If you’re feeling like you can’t leave the blades behind and you’re fidgeting from fear rather than the childlike anticipation of being found, take a play from Harlow’s book and say, “Here’s [insert your name]!!”
He sees you. He never left. He’ll take it from there.

Genesis 3:1-10 “Now the serpent was more crafty than any other beast of the field that the Lord God had made. He said to the woman, “Did God actually say, ‘You shall not eat of any tree in the garden’?” And the woman said to the serpent, “We may eat of the fruit of the trees in the garden, but God said, ‘You shall not eat of the fruit of the tree that is in the midst of the garden, neither shall you touch it, lest you die.’” But the serpent said to the woman, “You will not surely die. For God knows that when you eat of it your eyes will be opened, and you will be like God, knowing good and evil.” So when the woman saw that the tree was good for food, and that it was a delight to the eyes, and that the tree was to be desired to make one wise, she took of its fruit and ate, and she also gave some to her husband who was with her, and he ate. Then the eyes of both were opened, and they knew that they were naked. And they sewed fig leaves together and made themselves loincloths. And they heard the sound of the Lord God walking in the garden in the cool of the day, and the man and his wife hid themselves from the presence of the Lord God among the trees of the garden. But the Lord God called to the man and said to him, “Where are you?” And he said, “I heard the sound of you in the garden, and I was afraid, because I was naked, and I hid myself.”

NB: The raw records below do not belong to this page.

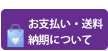 xE E[ɂ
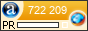 www.driversho.com - Alexa722209/PageRank0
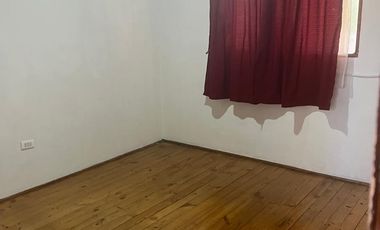 Arriendo casa en villa Los Paininos, Paine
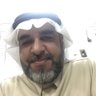 Profilbild von jaber alabood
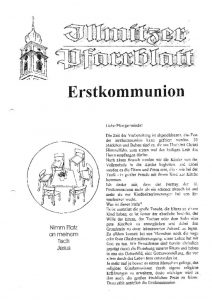 thumbnail of PB-Nr.67_1999_Erskommunion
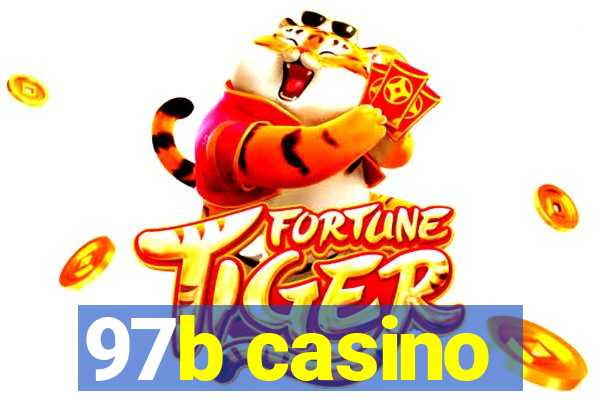 97b casino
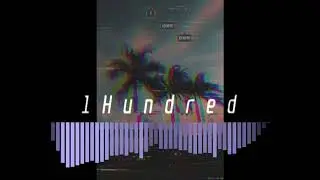 Dvsn Type Beat | 2020 Trap Soul Instrumental 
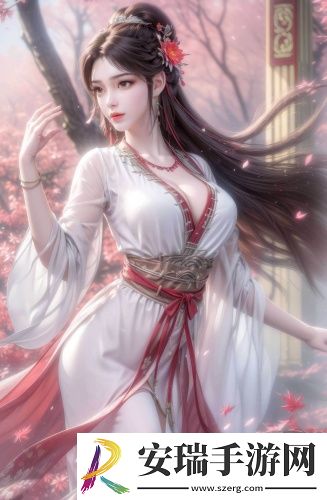 fc2成年免费共享视频网站不收费版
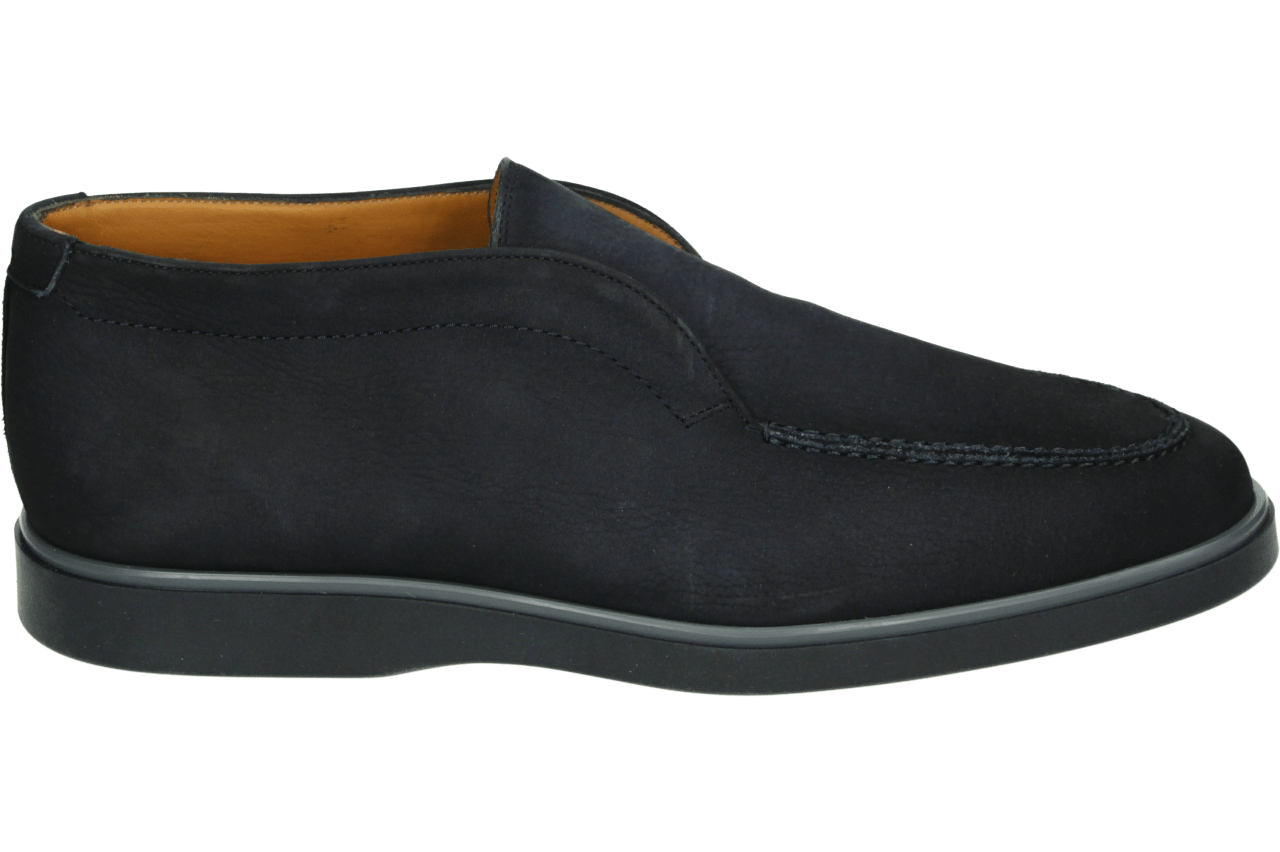 Magnanni 25121 - alle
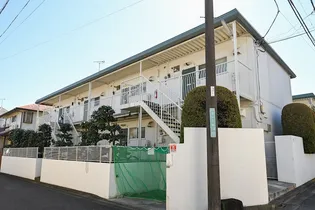 ハイムケイの画像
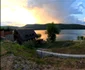 Lacul Cinciș, Hunedoara, Foto Daniel Guță ADEVĂRUL (6) jpg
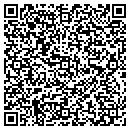 QR code with Kent L Studnicka contacts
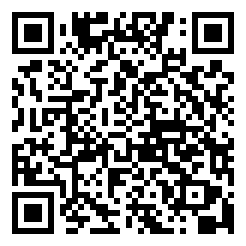 蛋糕粉碎合并2048最新版二维码图片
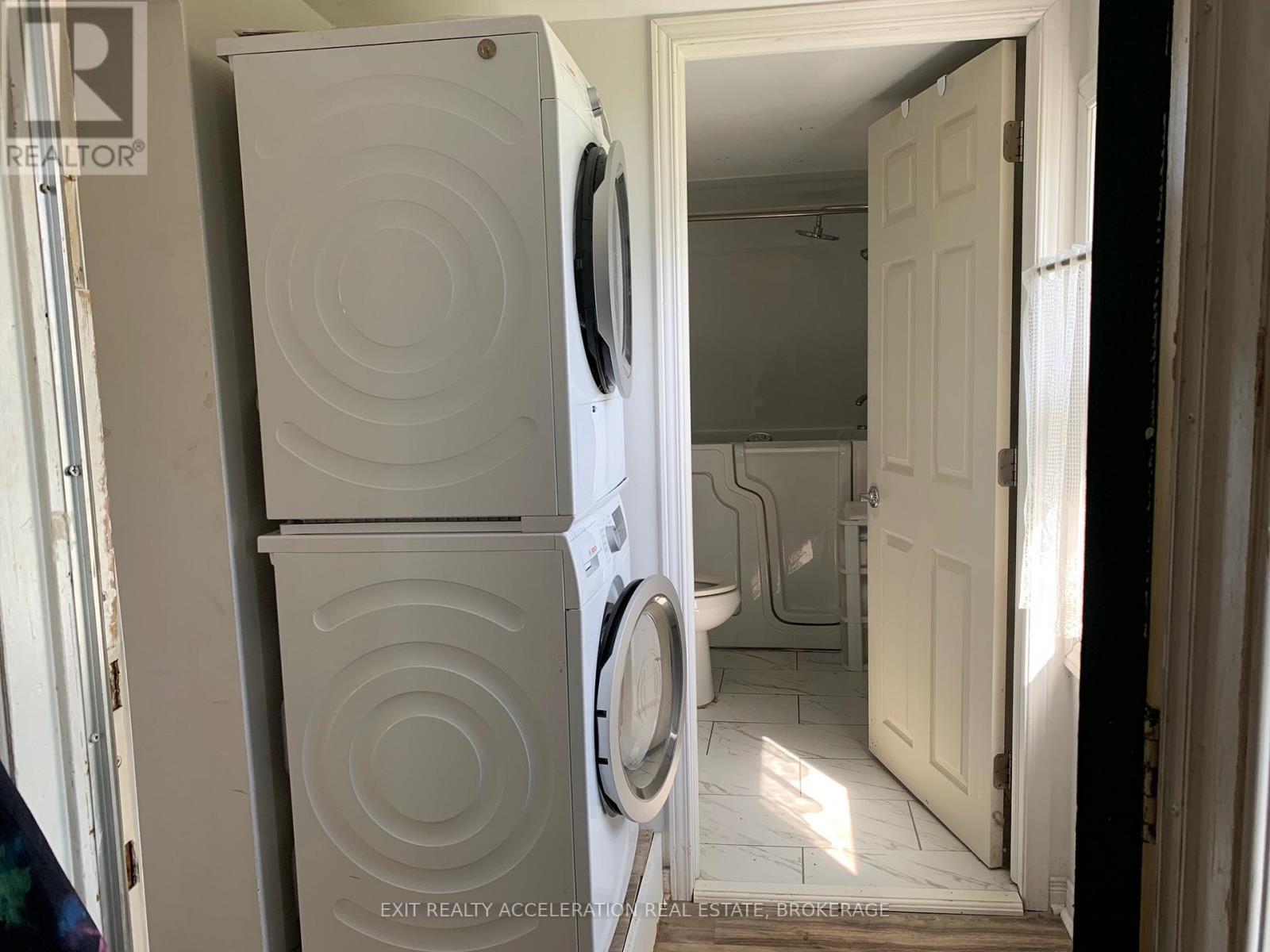 261 Robert Street, Greater Napanee, Ontario  K7R 2N4 - Photo 17 - X13031270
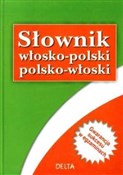 Słownik wł... - Elżbieta Jamrozik -  Polish Bookstore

Jeremiah 23:24 “Can a man hide himself in hiding places so I do not see him?” declares the Lord. “Do I not fill the heavens and the earth?” declares the Lord.
Luke 8:17 “For nothing is hidden that will not become evident, nor anything that will not be known and come to light.”
Psalm 139:7 “Where can I go from Your Spirit? Or where can I flee from Your presence?”
Isaiah 29:15 “Woe to those who deeply hide their plans from the Lord, and whose deeds are done in a dark place, and they say, “Who sees us?” or “Who knows us?”